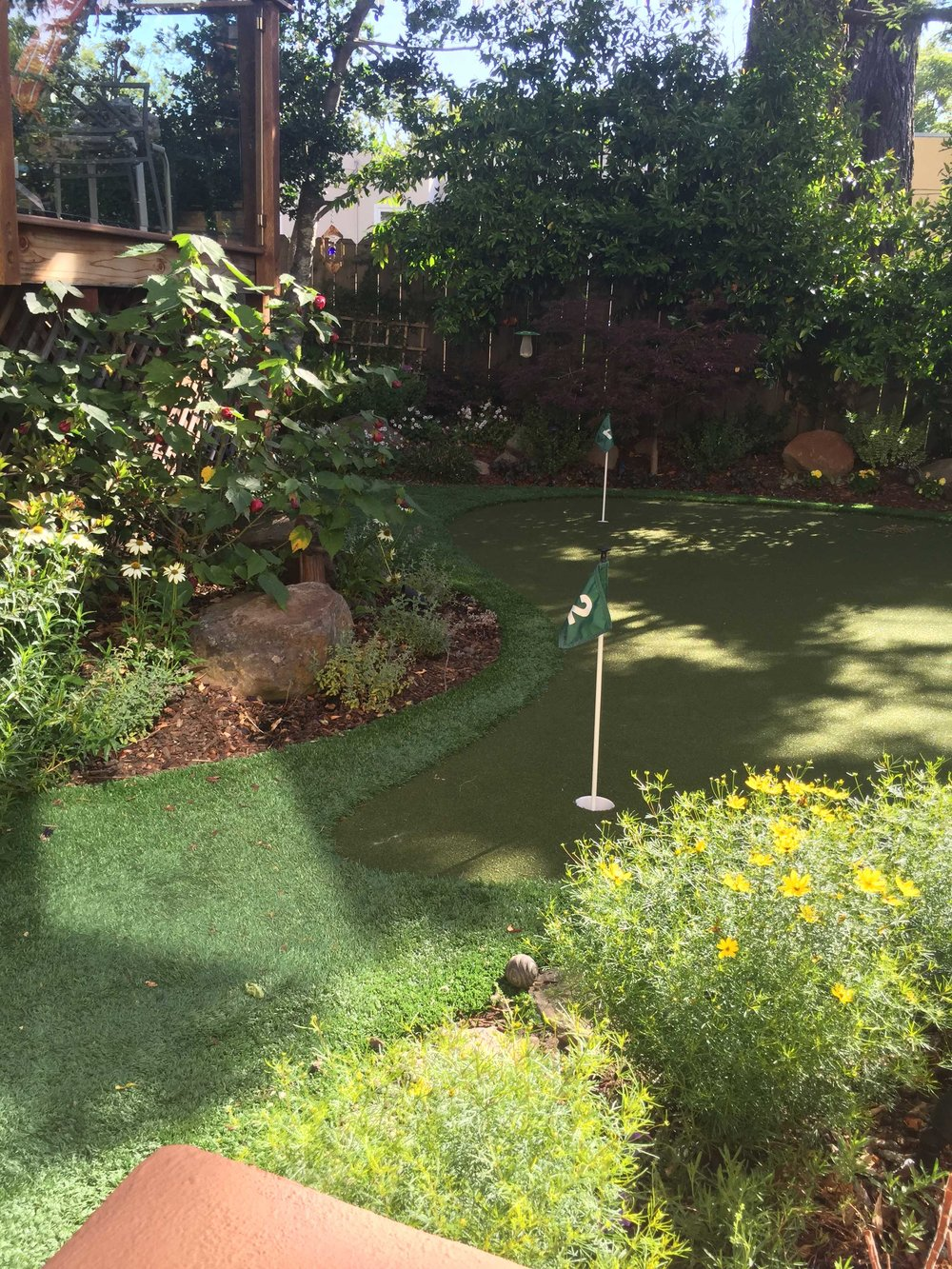 Drought Tolerant Back Garden Putting Green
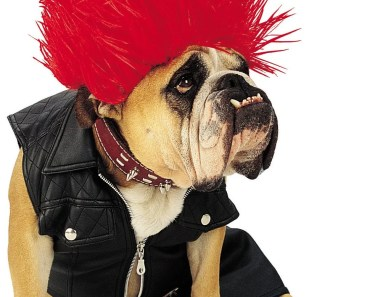 dog halloween costume punk rocker
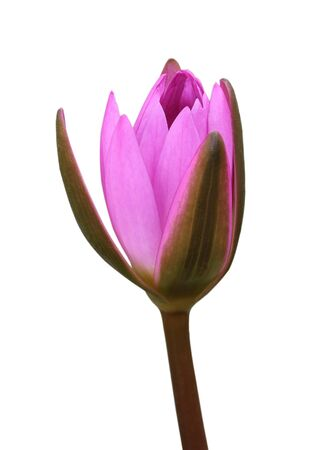 purple lotus: Purple lotus blooming isolated on white background. Stock Photo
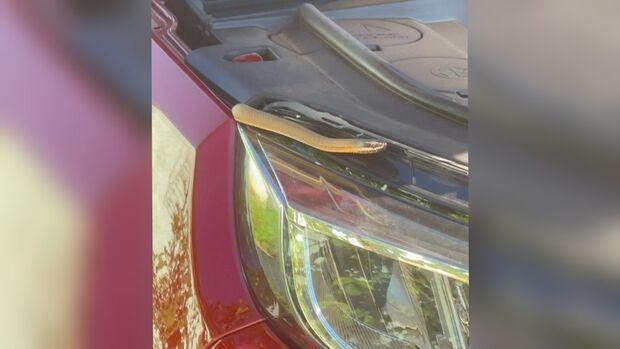 Cobra sumiu: Corpo de Bombeiros não encontra réptil que estava dentro de carro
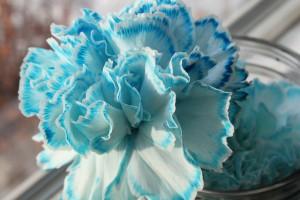 rainbow carnations 16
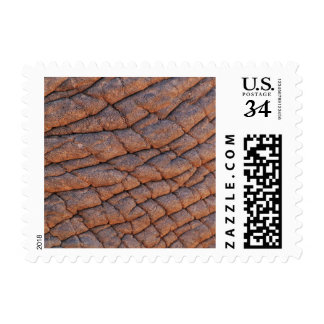 Wrinkly Elephant Skin Texture Template Postage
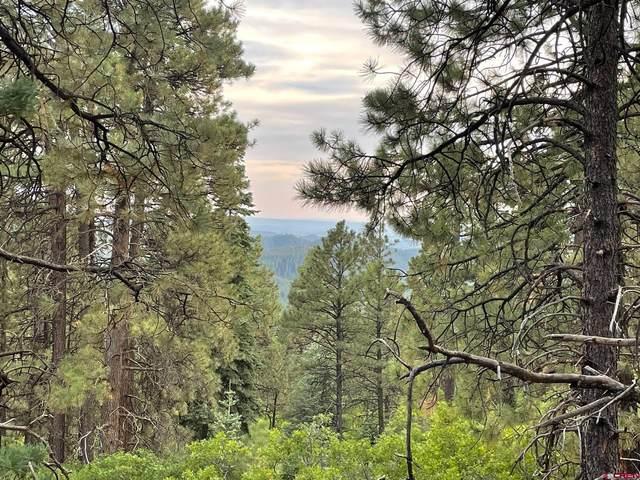 255 Pine Crest Drive, Bayfield, CO 81122 (MLS #786813) :: Berkshire Hathaway HomeServices Western Colorado Properties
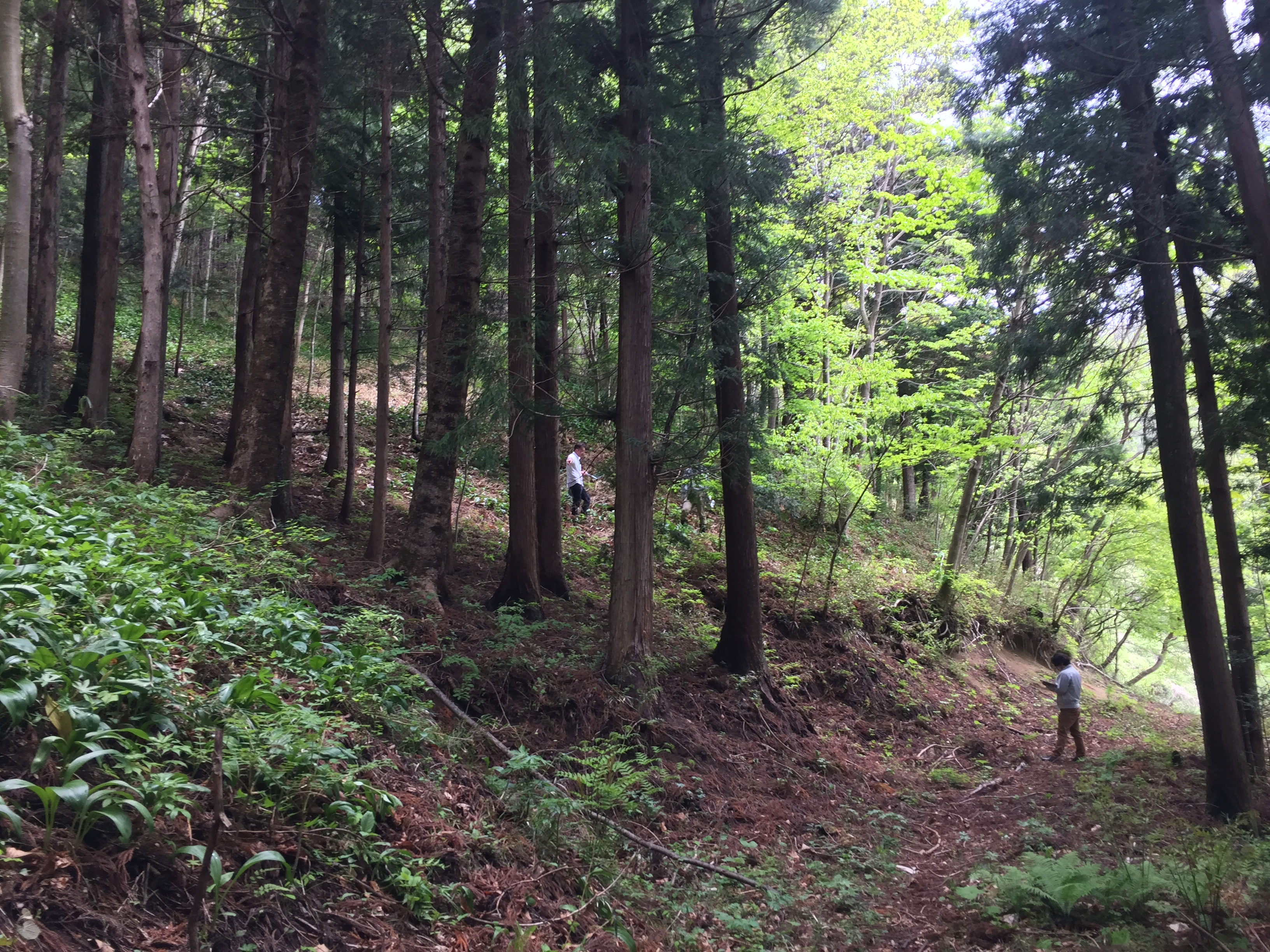 Forests in Fukushima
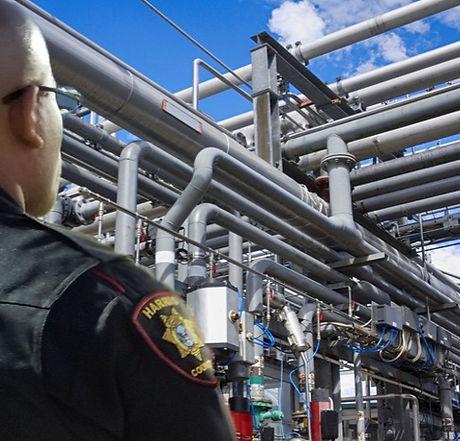 pipelines%202_edited.jpg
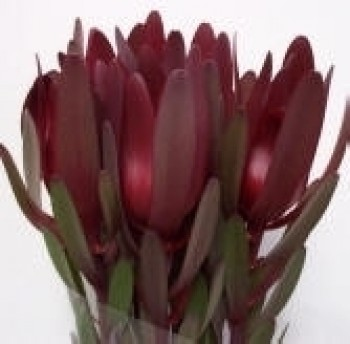 "Leucodendron Dark ""safari pride"" Minimum 5 stems"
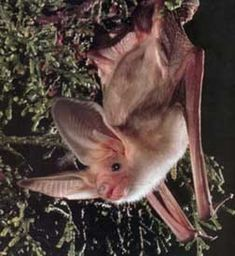 Pallid Bat (Antrozous pallidus)      This is a nocturnal species that spends its days in caves, rocks, trees, and even houses.   The Pallid Bat is an insectivore, meaning it feeds only on insects.   This bat's large ears help it to have an amazing sense of hearing.
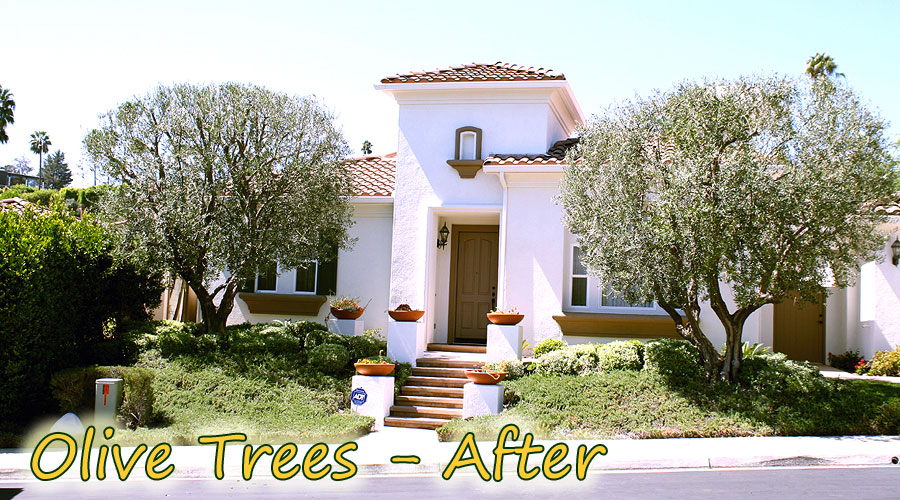 David 39 S Tree Service Before After Gallery David 39 S Tree Service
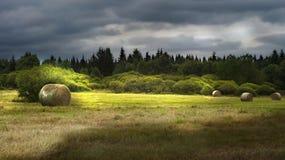 Tarde en el bosque. Imagen de archivo libre de regalías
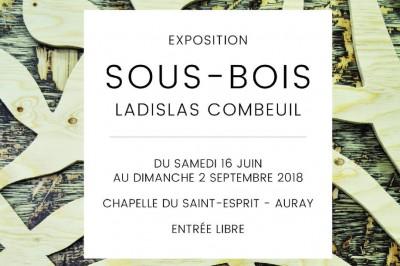 Exposition Sous-Bois à Auray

__________________________________________________

Retype the data shown above exactly, excluding any picture it contains.

→ Finished task
 Drought Tolerant Back Garden Putting Green
 dog halloween costume punk rocker
 purple lotus: Purple lotus blooming isolated on white background. Stock Photo
 Cobra sumiu: Corpo de Bombeiros não encontra réptil que estava dentro de carro
 rainbow carnations 16
 Wrinkly Elephant Skin Texture Template Postage
 255 Pine Crest Drive, Bayfield, CO 81122 (MLS #786813) :: Berkshire Hathaway HomeServices Western Colorado Properties
 Forests in Fukushima
 pipelines%202_edited.jpg
 "Leucodendron Dark ""safari pride"" Minimum 5 stems"
 Pallid Bat (Antrozous pallidus)      This is a nocturnal species that spends its days in caves, rocks, trees, and even houses.   The Pallid Bat is an insectivore, meaning it feeds only on insects.   This bat's large ears help it to have an amazing sense of hearing.
 David 39 S Tree Service Before After Gallery David 39 S Tree Service
 Tarde en el bosque. Imagen de archivo libre de regalías
 Exposition Sous-Bois à Auray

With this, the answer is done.